Commonwealth of Massachusetts Department of Industrial Accidents
Dec 30, 1996
BOARD No. 012068-91 (Mass. DIA Dec. 30, 1996)

Opinion

BOARD No. 012068-91

Filed: December 30, 1996

REVIEWING BOARD DECISION

(Judges Fischel, Kirby and Wilson)

Thomas J. Flaherty, Esq., for the employee.

Mark Teehan, Esq., for the self-insurer.


The employee, a bus driver for the M.B.T.A., appeals from the administrative judge's denial of his claim for workers' compensation benefits for injuries sustained on the employer's premises. The employee was assigned to the Cabot Garage, and fell on the employer's premises while en route to the location where he was required to pick up the bus to be driven on his assigned route. Relying on Roger's Case, 318 Mass. 308 (1945), the employee argues, as a matter of law, that his injuries arose out of and in the course of his employment, and are compensable pursuant to G.L.c. 152, § 26. He maintains that the judge erred in relying on the "going and coming rule" to deny his claim. We conclude that Rogers's Case governs here.

General Laws c. 152, § 26 provides, in pertinent part that an employee is entitled to compensation if he "receives a personal injury arising out of and in the course of his employment, or arising out of an ordinary risk of the street while actually engaged, with his employer's authorization, in the business affairs or undertakings of his employer. . . ."

The employee claimed benefits under the provisions of G.L.c. 152, §§ 34, 13, and 30 for injuries to his left knee and back resulting from a fall on the employer's premises at the Broadway MBTA Station. His claim was denied at conference, and the employee appealed for a hearing de novo.

The parties presented oral arguments to the administrative judge and agreed to have the judge decide the case based on their joint stipulation of facts and consideration of their respective briefs. (Dec. 2.)

The parties joint stipulation of facts, which were specifically adopted by the administrative judge, are as follows:

The Employee, Matthew J. Duggan, is employed as a bus driver at the Massachusetts Bay Transportation Authority. On March 6, 1991, the employee was working thirty (30) hours per week with an average weekly wage of $463.87.

On March 6, 1991, Mr. Duggan was working a swing shift. This required the Employee to work three (3) hours in the morning and three (3) hours in the afternoon. The Employee was assigned to the Cabot Garage located on Dorchester Avenue in South Boston. The Employee does not punch a time clock when he arives and departs his place of employment but is required to sign in and out.

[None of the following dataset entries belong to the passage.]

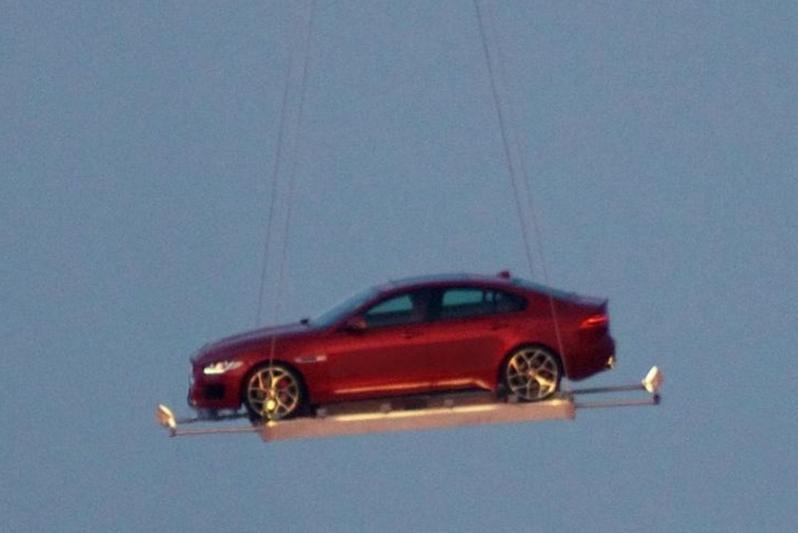 Primeur: Jaguar XE vliegt door Londen!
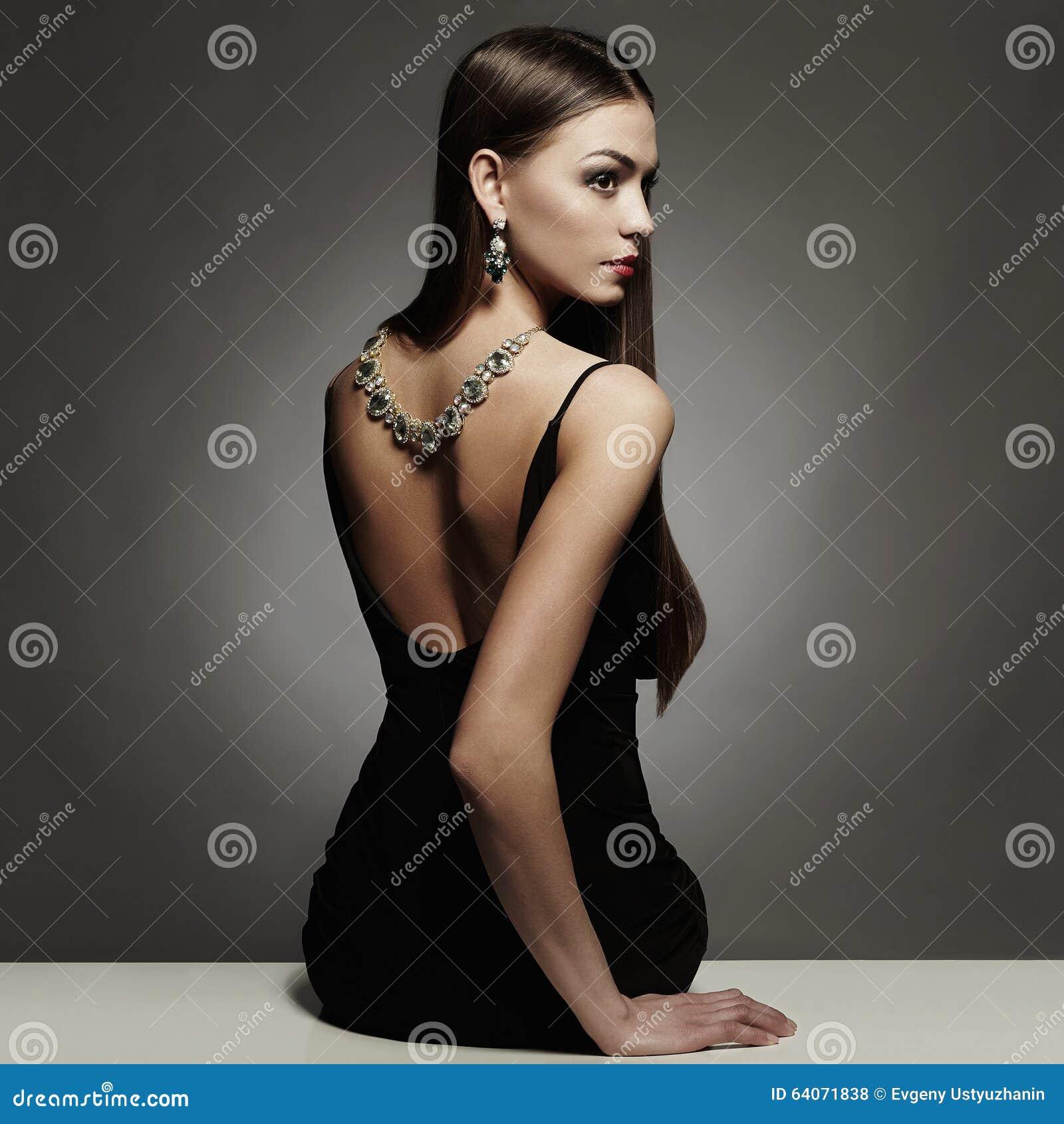 Schöne Rückseite Der Jungen Frau In Einem Schwarzen Sexy Kleid ...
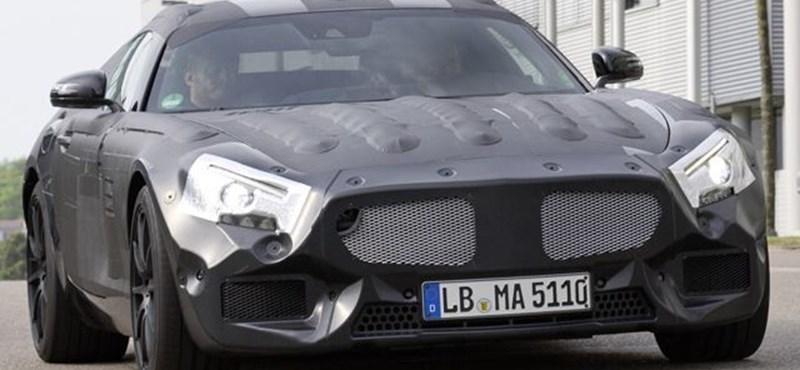 Kémfotón a sirályszárnyú Mercedes utóda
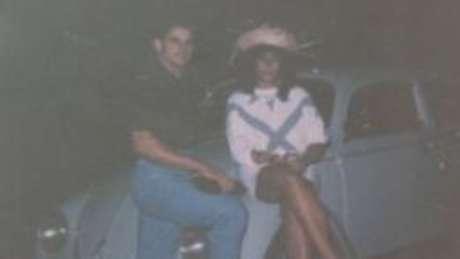 A escritora com Naldo, numa das poucas imagens que guarda da relação com o traficante morto em 1988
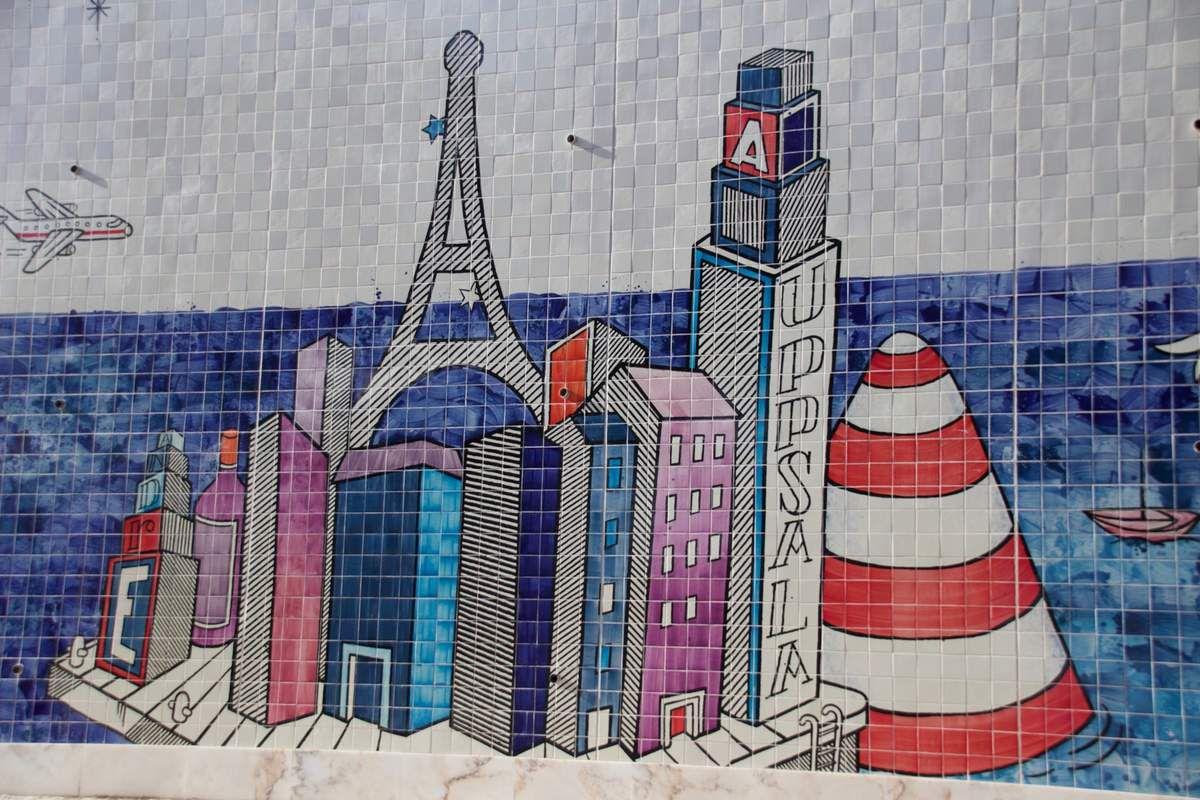 Murs encerclant le jardim Botto Machado, recouverts d'azulejos par l'artiste français André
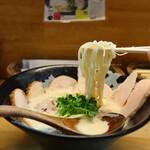 ぼっこ志 - 肉入り鶏白湯(980円)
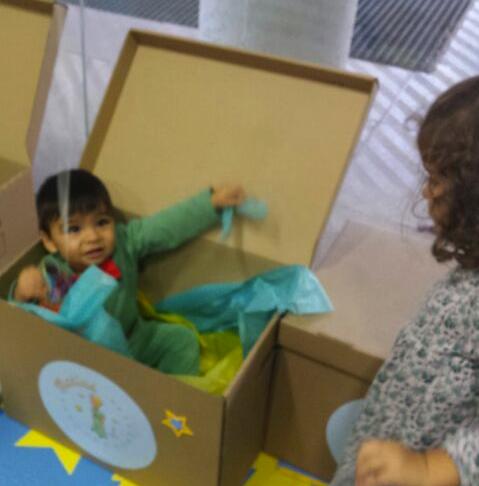 bebe caja cumpleaños infantil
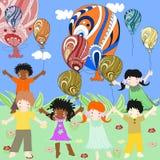 Dzieci różne rasy są ciekawi i balony Obraz Royalty Free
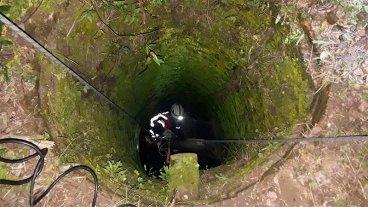 Bomberos rescataron un potrillo que había caído en un pozo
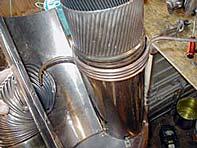 La tubería del aceite pasa por dentro del tubo del aire (a la izquierda)...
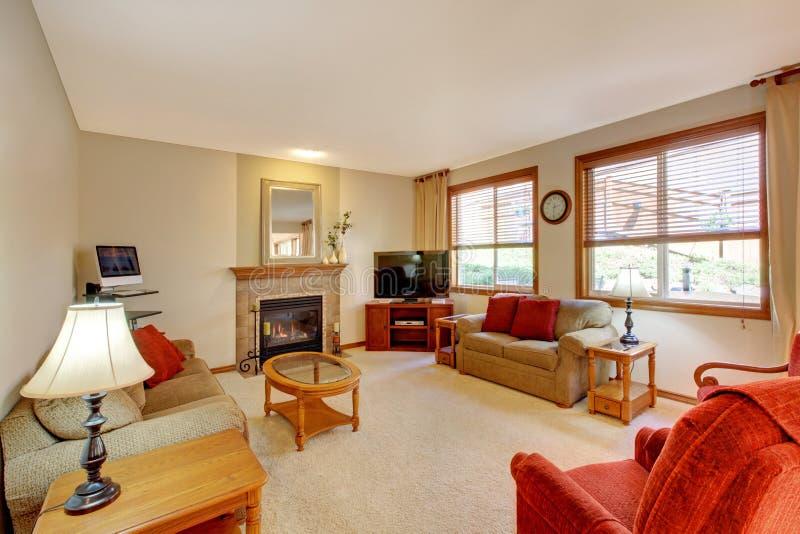 Einstiegstür und ein roter moderner Stuhl Pfirsich und rotes Wohnzimmer mit Kamin und rote Möbel lizenzfreie stockfotos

On the date of the injury March 6, 1991, at approximately 6:00 a.m., the Employee parked his personal vehicle at the Cabot Garage parking lot. The Employee was scheduled to begin his shift at 6:45 a.m. Mr. Duggan completed the morning portion of his swing shift at approximately 10:16 a.m. and departed the parking lot. He was not due back to work until approximately 4:59 p.m. At approximately 4:35 p.m. on March 6, 1991, Mr. Duggan parked his personal vehicle at the Cabot Garage. The Cabot Garage is the location where Mr. Duggan would return the MBTA bus at the conclusion of his afternoon swing shift. The employee was assigned and required to pick up his bus at Kenmore Square Station to begin the Kenmore Square Station to UMASS Boston bus route.

At approximately 4:40 p.m. on March 6, 1991, the Employee departed the Cabot Garage on foot heading towards the Broadway MBTA station which is approximately 200 yards from the Cabot parking lot. At approximately 4:45 p.m., the Employee was descending the stairs at the Broadway MBTA red line station when he slipped and fell on the stairs. The Employee felt pain in his left knee and back. The Employee boarded an MBTA red line train and then took an MBTA trolley from Park Street to Kenmore Square station. Upon arrival at Kenmore Square station, the Employee immediately reported the incident to an MBTA inspector. Mr. Duggan completed his afternoon shift that evening at 7:25 p.m. and then sought treatment at the Emergency Room of New England Center in Boston.

The employee received treatment from Dr. Donaldson, a Board Certified orthopedic surgeon, at New England Medical Center and a second opinion from Dr. Ronald Kaplan, an orthopedic surgeon. In addition he received outpatient physical therapy at New England Medical Center.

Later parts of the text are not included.